GOAL:
Copy out the material below line for line, keeping every word and mark unchanged.

ENTRIES:
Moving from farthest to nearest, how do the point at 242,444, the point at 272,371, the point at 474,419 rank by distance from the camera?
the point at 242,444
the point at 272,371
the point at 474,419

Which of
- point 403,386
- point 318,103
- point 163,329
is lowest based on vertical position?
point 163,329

RESULT OF THIS TASK:
Moving from farthest to nearest, how do the point at 242,444, the point at 272,371, the point at 474,419 rank by distance from the camera?
the point at 242,444
the point at 272,371
the point at 474,419

Which of
- point 403,386
- point 318,103
- point 163,329
is lowest based on vertical position?
point 163,329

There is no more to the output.